La capacité, non. La Chine et l’Italie, beaucoup plus puissantes que la Guinée Bissau, ne l’ont pas non plus. Mais nous devons prendre des mesures vu la faiblesse de notre système. Les mesures administratives ne suffisent pas et doivent être accompagnées par des mesures sanitaires au niveau des hôpitaux. Et surtout des mesures de mobilisation sociale et de prévention massive.
Dans quelle mesure, la crise électorale a-t-elle perturbé votre programme anti-COVID-19 ?
Je dois le dire, cette crise a freiné notre élan. Nous n’avons pas de lits d’hôpital pour les cas confirmés puisque le lendemain du coup d’Etat, on allait commencer la rénovation d’un pavillon. Les nouvelles personnes à la tête du ministère ont dit que ce n’était pas une bonne idée avant de rebrousser chemin. Beaucoup de jours précieux ont, donc, été perdus. Ce n’est que dimanche dernier, que les nouvelles autorités se sont résolues à suivre notre décision. Je le répète, tout était bien ficelé pour la distribution du matériel de protection et la formation des médecins. Nous n’avons pu commencer que cette semaine. Beaucoup de médecins ne sont pas formés.
Est-ce cette crise qui paralyse non seulement la réponse sanitaire par rapport au COVID-19 mais aussi la vie politique et économique, a-t-elle une solution en vue ?

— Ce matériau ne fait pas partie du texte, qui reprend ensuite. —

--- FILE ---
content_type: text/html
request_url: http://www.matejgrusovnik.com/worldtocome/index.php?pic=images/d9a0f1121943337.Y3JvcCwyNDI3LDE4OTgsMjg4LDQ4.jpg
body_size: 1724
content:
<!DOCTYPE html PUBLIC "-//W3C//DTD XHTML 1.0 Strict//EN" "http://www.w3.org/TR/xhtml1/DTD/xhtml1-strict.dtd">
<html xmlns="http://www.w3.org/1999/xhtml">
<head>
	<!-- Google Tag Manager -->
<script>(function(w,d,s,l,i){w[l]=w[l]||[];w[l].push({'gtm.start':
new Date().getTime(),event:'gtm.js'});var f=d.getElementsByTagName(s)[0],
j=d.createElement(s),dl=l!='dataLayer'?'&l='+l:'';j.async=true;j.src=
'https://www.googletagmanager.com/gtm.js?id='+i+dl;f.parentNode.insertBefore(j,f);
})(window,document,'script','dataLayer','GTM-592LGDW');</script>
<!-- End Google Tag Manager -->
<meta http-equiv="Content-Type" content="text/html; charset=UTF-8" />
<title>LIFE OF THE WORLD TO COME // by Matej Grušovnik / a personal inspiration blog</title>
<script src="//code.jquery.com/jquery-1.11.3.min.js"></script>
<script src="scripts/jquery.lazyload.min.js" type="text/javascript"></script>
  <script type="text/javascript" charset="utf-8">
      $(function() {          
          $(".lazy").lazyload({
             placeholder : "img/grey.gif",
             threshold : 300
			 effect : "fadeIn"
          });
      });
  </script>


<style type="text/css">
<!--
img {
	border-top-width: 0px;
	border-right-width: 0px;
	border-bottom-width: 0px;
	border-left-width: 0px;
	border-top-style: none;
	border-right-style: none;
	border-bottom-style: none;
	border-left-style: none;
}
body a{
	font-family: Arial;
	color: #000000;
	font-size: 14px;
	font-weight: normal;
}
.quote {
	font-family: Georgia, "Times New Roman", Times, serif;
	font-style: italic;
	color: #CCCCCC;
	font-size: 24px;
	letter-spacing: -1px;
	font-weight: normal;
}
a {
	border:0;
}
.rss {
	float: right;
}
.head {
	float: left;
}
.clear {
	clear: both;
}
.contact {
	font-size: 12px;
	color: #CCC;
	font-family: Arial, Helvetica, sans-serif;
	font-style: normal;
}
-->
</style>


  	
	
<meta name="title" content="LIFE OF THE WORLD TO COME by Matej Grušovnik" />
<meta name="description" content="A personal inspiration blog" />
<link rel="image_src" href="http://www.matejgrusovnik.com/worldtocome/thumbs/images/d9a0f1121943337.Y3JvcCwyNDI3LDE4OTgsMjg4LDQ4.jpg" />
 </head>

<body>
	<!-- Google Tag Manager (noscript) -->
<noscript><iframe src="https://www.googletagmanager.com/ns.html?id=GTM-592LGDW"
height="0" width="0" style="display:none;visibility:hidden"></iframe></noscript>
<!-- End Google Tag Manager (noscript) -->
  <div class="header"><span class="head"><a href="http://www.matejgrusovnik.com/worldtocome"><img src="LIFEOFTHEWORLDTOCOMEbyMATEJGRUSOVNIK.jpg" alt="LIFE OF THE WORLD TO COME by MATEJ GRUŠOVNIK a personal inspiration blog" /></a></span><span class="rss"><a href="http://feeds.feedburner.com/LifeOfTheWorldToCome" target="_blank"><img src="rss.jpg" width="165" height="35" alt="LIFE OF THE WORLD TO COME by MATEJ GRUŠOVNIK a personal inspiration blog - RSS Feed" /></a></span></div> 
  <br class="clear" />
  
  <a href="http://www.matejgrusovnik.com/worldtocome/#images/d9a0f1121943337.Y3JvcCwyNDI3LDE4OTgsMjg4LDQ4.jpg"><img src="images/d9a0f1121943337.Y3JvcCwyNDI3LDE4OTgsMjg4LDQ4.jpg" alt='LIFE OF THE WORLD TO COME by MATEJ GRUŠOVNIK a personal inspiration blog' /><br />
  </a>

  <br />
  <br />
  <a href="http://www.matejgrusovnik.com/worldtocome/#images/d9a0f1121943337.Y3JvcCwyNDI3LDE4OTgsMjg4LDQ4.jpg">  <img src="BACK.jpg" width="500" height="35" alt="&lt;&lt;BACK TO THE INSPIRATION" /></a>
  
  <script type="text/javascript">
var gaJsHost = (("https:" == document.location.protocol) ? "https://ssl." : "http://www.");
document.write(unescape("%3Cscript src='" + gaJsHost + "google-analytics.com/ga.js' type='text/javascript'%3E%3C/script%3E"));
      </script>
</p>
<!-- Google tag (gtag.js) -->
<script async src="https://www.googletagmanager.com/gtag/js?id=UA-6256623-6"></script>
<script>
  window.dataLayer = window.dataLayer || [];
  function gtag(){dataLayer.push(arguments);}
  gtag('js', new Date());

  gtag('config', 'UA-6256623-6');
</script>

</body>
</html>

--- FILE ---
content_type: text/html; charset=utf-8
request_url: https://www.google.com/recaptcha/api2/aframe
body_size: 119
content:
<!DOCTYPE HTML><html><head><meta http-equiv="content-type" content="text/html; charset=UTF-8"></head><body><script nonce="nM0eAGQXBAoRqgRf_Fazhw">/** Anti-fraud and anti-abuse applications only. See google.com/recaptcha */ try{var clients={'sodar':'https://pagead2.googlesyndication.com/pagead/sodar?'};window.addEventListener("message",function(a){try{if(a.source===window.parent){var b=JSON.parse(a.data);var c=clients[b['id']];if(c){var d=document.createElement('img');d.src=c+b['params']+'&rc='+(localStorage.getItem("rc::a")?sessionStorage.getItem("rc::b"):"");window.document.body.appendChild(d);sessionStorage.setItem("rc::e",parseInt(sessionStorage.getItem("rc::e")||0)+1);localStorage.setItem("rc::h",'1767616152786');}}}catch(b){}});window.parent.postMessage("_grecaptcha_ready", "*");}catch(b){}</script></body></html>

C’est dommage que la communauté internationale n’ait pas poursuivi les efforts pour le rétablissement de l’ordre constitutionnel en Guinée Bissau. Le coup d’Etat est intervenu au moment où le COVID 19 avait été désignée pandémie. La voie du dialogue est nécessaire. Mais il faut aussi de la persuasion pour que nos institutions régionales et continentales disent que « non, on ne peut pas accepter de coup d’Etat au 21 ème siècle ». C’est à cause de la force des militaires que nous nous trouvons dans cette situation. Les Nations Unies, l’Union Africaine et la CEDEAO doivent parler d’une même voix et rejeter le coup d’Etat.
Votre camp parle d’un coup d’Etat. Mais le camp adverse estime avoir gagné les élections mais s’être confronté à une Cour Suprême pro PAIGC, qui ne voulait pas confirmer les résultats des urnes tels que présentés par la Commission nationale des élections?

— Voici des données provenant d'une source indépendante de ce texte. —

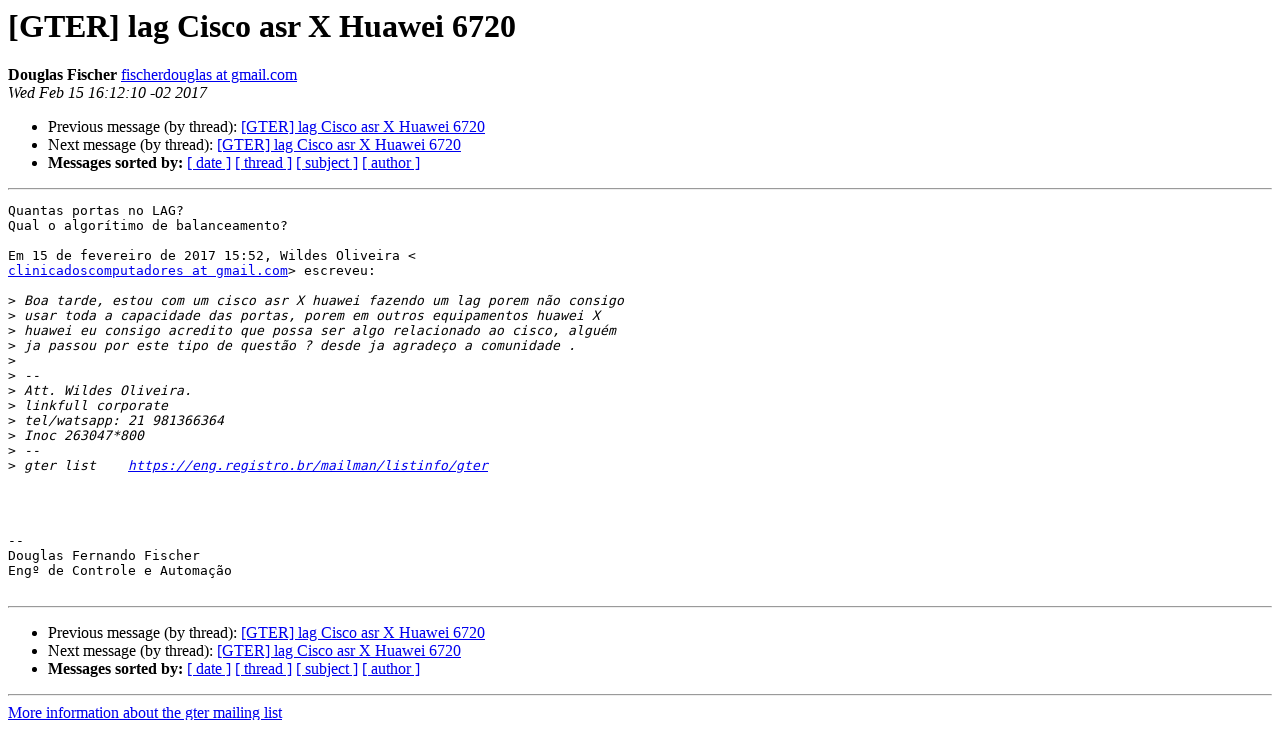

--- FILE ---
content_type: text/html
request_url: https://eng.registro.br/pipermail/gter/2017-February/067656.html
body_size: 3272
content:
<!DOCTYPE HTML PUBLIC "-//W3C//DTD HTML 4.01 Transitional//EN">
<HTML>
 <HEAD>
   <TITLE> [GTER] lag Cisco asr X Huawei 6720
   </TITLE>
   <LINK REL="Index" HREF="index.html" >
   <LINK REL="made" HREF="mailto:gter%40eng.registro.br?Subject=Re%3A%20%5BGTER%5D%20lag%20Cisco%20asr%20X%20Huawei%206720&In-Reply-To=%3CCAKEr4RRs4_ouUUM22V-pbKt6vOF0r_%3DenVG9WC51id7L2g_gNQ%40mail.gmail.com%3E">
   <META NAME="robots" CONTENT="index,nofollow">
   <style type="text/css">
       pre {
           white-space: pre-wrap;       /* css-2.1, curent FF, Opera, Safari */
           }
   </style>
   <META http-equiv="Content-Type" content="text/html; charset=us-ascii">
   <LINK REL="Previous"  HREF="067655.html">
   <LINK REL="Next"  HREF="067657.html">
 </HEAD>
 <BODY BGCOLOR="#ffffff">
   <H1>[GTER] lag Cisco asr X Huawei 6720</H1>
    <B>Douglas Fischer</B> 
    <A HREF="mailto:gter%40eng.registro.br?Subject=Re%3A%20%5BGTER%5D%20lag%20Cisco%20asr%20X%20Huawei%206720&In-Reply-To=%3CCAKEr4RRs4_ouUUM22V-pbKt6vOF0r_%3DenVG9WC51id7L2g_gNQ%40mail.gmail.com%3E"
       TITLE="[GTER] lag Cisco asr X Huawei 6720">fischerdouglas at gmail.com
       </A><BR>
    <I>Wed Feb 15 16:12:10 -02 2017</I>
    <P><UL>
        <LI>Previous message (by thread): <A HREF="067655.html">[GTER] lag Cisco asr X Huawei 6720
</A></li>
        <LI>Next message (by thread): <A HREF="067657.html">[GTER] lag Cisco asr X Huawei 6720
</A></li>
         <LI> <B>Messages sorted by:</B> 
              <a href="date.html#67656">[ date ]</a>
              <a href="thread.html#67656">[ thread ]</a>
              <a href="subject.html#67656">[ subject ]</a>
              <a href="author.html#67656">[ author ]</a>
         </LI>
       </UL>
    <HR>  
<!--beginarticle-->
<PRE>Quantas portas no LAG?
Qual o algor&#237;timo de balanceamento?

Em 15 de fevereiro de 2017 15:52, Wildes Oliveira &lt;
<A HREF="https://eng.registro.br/mailman/listinfo/gter">clinicadoscomputadores at gmail.com</A>&gt; escreveu:

&gt;<i> Boa tarde, estou com um cisco asr X huawei fazendo um lag porem n&#227;o consigo
</I>&gt;<i> usar toda a capacidade das portas, porem em outros equipamentos huawei X
</I>&gt;<i> huawei eu consigo acredito que possa ser algo relacionado ao cisco, algu&#233;m
</I>&gt;<i> ja passou por este tipo de quest&#227;o ? desde ja agrade&#231;o a comunidade .
</I>&gt;<i>
</I>&gt;<i> --
</I>&gt;<i> Att. Wildes Oliveira.
</I>&gt;<i> linkfull corporate
</I>&gt;<i> tel/watsapp: 21 981366364
</I>&gt;<i> Inoc 263047*800
</I>&gt;<i> --
</I>&gt;<i> gter list    <A HREF="https://eng.registro.br/mailman/listinfo/gter">https://eng.registro.br/mailman/listinfo/gter</A>
</I>



-- 
Douglas Fernando Fischer
Eng&#186; de Controle e Automa&#231;&#227;o

</PRE>

<!--endarticle-->
    <HR>
    <P><UL>
        <!--threads-->
	<LI>Previous message (by thread): <A HREF="067655.html">[GTER] lag Cisco asr X Huawei 6720
</A></li>
	<LI>Next message (by thread): <A HREF="067657.html">[GTER] lag Cisco asr X Huawei 6720
</A></li>
         <LI> <B>Messages sorted by:</B> 
              <a href="date.html#67656">[ date ]</a>
              <a href="thread.html#67656">[ thread ]</a>
              <a href="subject.html#67656">[ subject ]</a>
              <a href="author.html#67656">[ author ]</a>
         </LI>
       </UL>

<hr>
<a href="https://eng.registro.br/mailman/listinfo/gter">More information about the gter
mailing list</a><br>
</body></html>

Au delà du contentieux électoral et des divergences entre la Cour Suprême et la Commission Nationale des Élections (CNE), le gouvernement sorti vainqueur des élections législatives de mars 2019 n’a rien à voir avec le contentieux et ne devait pas être limogé. Nous sommes dans un régime parlementaire. Il n’y avait pas de raison pour que le gouvernement soit démis de ses fonctions et que les militaires interviennent. S’agissant des présidentielles, le camp de Embalo réclame la victoire, mais le dossier était devant la Cour Suprême. Pourquoi autant de précipitations ? Nous avons, à ce jour, en Guinée Bissau, un double contentieux.